Text passage Block Start
SGF and SRC reveal election wish lists ahead of May poll
CONTINUED business support, a robust retail strategy and a year-long legislative moratorium to help businesses recover from the Covid-19 pandemic are among the key issues highlighted by retail associations ahead of the Scottish Parliamentary elections in May.
As Scotland prepares to go to the polls on 6 May, The Scottish Grocers’ Federation (SGF) and the Scottish Retail Consortium (SRC) both outlined “key nuts and bolts issues” facing Scottish retail in their 2021 Holyrood manifestos and stated how they would like the newly elected Scottish government to respond to the sector’s challenges.
In its paper, the SGF urged the Scottish Government to maintain the Small Business Bonus Scheme throughout its parliamentary term to support businesses during the Covid-19 recovery.
The SGF also contested the addition of any conditions that would impact retailers’ eligibility and said a move to restrict the scheme would “undermine” its benefits. The trade association also underlined the need for the scheme’s eligibility threshold to be raised to a single threshold of £50,000 for both individual and combined premises.
Dr John Lee, head of public affairs at the SGF, said: “There has been a lot of talk about making it [the Small Business Bonus Scheme] conditional on things like paying the Scottish government’s Living Wage or a certain level of investment in modern apprenticeships. In our view there should be no conditionality attached – the benefits of getting the SBB are totally undermined if getting it incurs additional costs for retailers.”
An extension of the current moratorium to protect the convenience retail sector from government policy changes was raised by both the SGF and the SRC.
The SGF called on the new government to put in place a one-year pause on legislative changes from August as it said smaller retailers don’t have the “financial strength to cope with the sudden increases in cashflow” and that it is more challenging for smaller retailers to “pass costs onto customers as efficiently as larger retailers”.
High on the agenda for both the SGF and the SRC was a call for the Scottish Government to push forward with a Scottish retail strategy to support the sector.
In its manifesto, the SRC heralded the retail sector as “Scotland’s largest private sector employer” and said a strategy would help the government make coherent and evidence-based decisions on the sector and would bolster retailers who they say “face rising costs, constantly shifting priorities, and competing demands from the government”.
Taxation and rising costs for both consumers and retailers also posed concerns for the SRC.
The SRC expressed its wishes for the new Scottish Government to adopt “good taxation principles” which aim to reduce the number of exemptions in the business tax system. It said a focus on “simpler and lower taxes” would provide a level playing field for businesses and said it would “resist” any calls for further conditionalities in the system.
Retail crime was another key area of concern for both the SGF and the SRC.
The SRC said in its paper that more needs to be done to safeguard staff – over and above the increased protection of retail workers via the Protection of Workers bill.
The document highlighted the need for the Scottish Government to ensure adequate support and funding is available to effectively enforce the bill that was passed in January and for direct and appropriate police funding to improve the prosecution of retail crimes.
Text passage Block End
Records Block Start
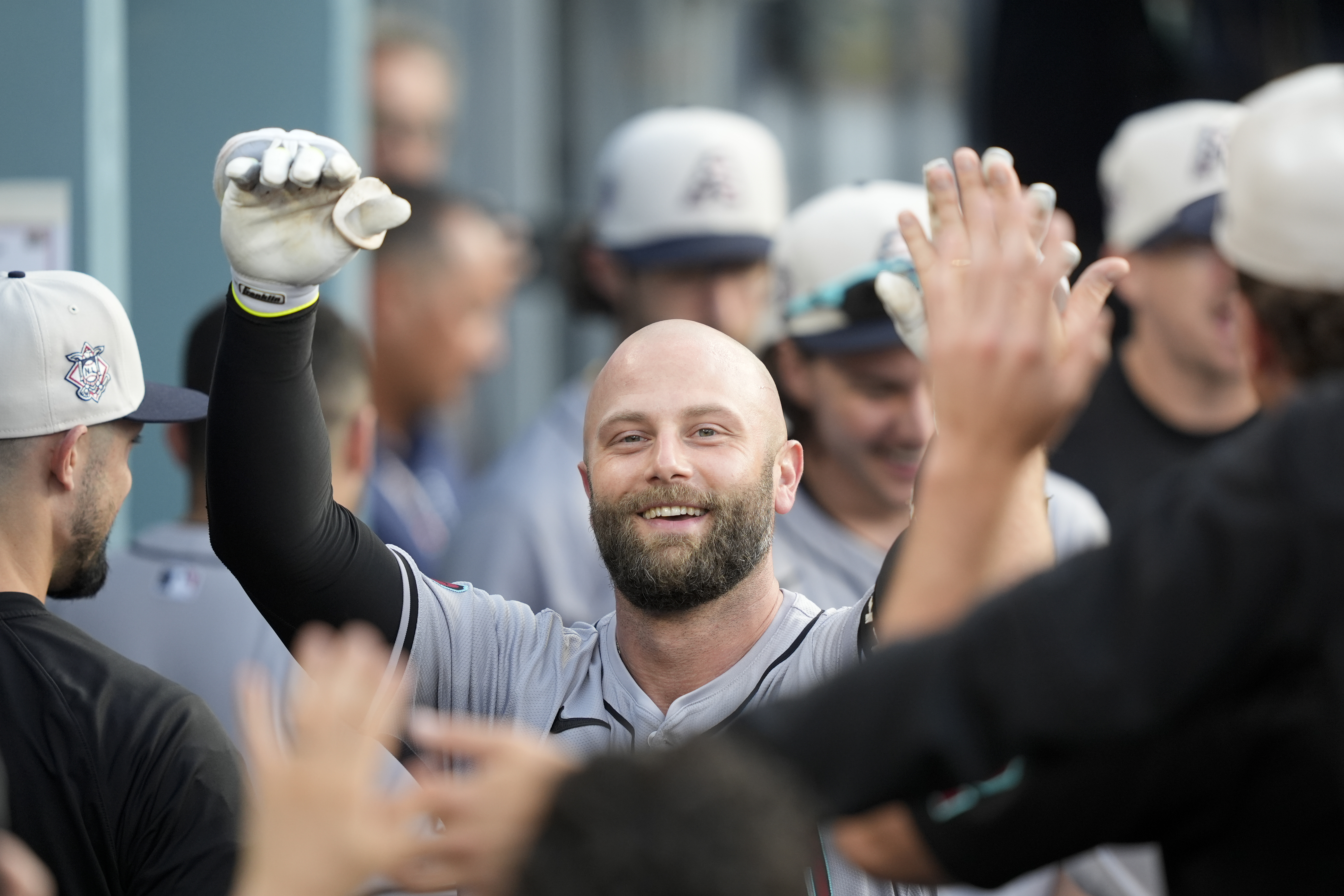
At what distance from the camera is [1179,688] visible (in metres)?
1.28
Records Block End
Records Block Start
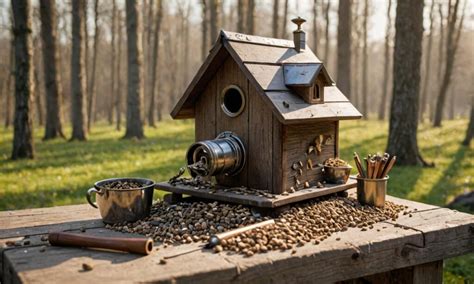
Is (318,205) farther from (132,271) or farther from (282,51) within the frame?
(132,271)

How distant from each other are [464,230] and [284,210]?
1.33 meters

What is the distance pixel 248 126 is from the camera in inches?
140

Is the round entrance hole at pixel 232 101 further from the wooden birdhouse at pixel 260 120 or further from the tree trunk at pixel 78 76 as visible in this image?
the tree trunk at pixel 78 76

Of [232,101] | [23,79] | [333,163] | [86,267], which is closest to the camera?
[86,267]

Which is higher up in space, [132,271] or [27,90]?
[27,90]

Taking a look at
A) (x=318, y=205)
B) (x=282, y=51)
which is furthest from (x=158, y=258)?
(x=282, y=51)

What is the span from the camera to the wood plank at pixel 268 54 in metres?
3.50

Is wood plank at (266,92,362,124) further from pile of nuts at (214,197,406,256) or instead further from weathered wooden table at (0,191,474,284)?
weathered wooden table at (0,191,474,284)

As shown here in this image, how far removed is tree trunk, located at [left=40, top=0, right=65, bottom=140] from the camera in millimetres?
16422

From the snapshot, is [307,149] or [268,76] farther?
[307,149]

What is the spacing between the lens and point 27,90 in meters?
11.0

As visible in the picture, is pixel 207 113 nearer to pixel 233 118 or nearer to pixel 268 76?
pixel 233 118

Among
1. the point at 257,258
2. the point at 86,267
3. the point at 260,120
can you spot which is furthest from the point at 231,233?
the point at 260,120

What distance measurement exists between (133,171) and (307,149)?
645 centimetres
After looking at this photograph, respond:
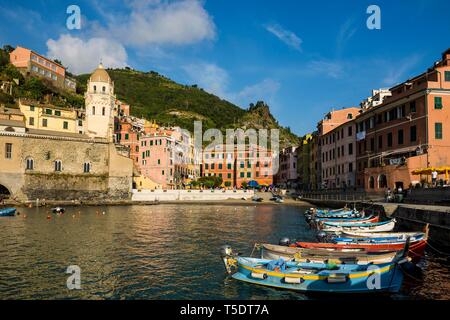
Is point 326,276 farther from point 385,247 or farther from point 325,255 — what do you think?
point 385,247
Records Block End
__Problems to work on__
**a)** Answer these questions from the article on the SGF and SRC election wish lists, one line each:
(i) On what date does Scotland go to the polls?
(ii) What single eligibility threshold does the SGF want for the Small Business Bonus Scheme?
(iii) In what month was the Protection of Workers bill passed?
**b)** Condense the paragraph of the article on the SGF and SRC election wish lists that begins "The SRC expressed its wishes" into a shorter version that keeps its main facts.
**c)** Rewrite the article on the SGF and SRC election wish lists from "Retail crime was" up to and including "of retail crimes.", with "staff" replaced by "employees".

__Set of answers__
**a)**
(i) 6 May
(ii) £50,000, for both individual and combined premises
(iii) January

**b)** The SRC wants the new Scottish Government to adopt "good taxation principles" that reduce the number of exemptions in the business tax system. It argues that simpler and lower taxes would give businesses a level playing field, and it would resist calls for further conditionalities in the system.

**c)**
Retail crime was another key area of concern for both the SGF and the SRC.
The SRC said in its paper that more needs to be done to safeguard employees – over and above the increased protection of retail workers via the Protection of Workers bill.
The document highlighted the need for the Scottish Government to ensure adequate support and funding is available to effectively enforce the bill that was passed in January and for direct and appropriate police funding to improve the prosecution of retail crimes.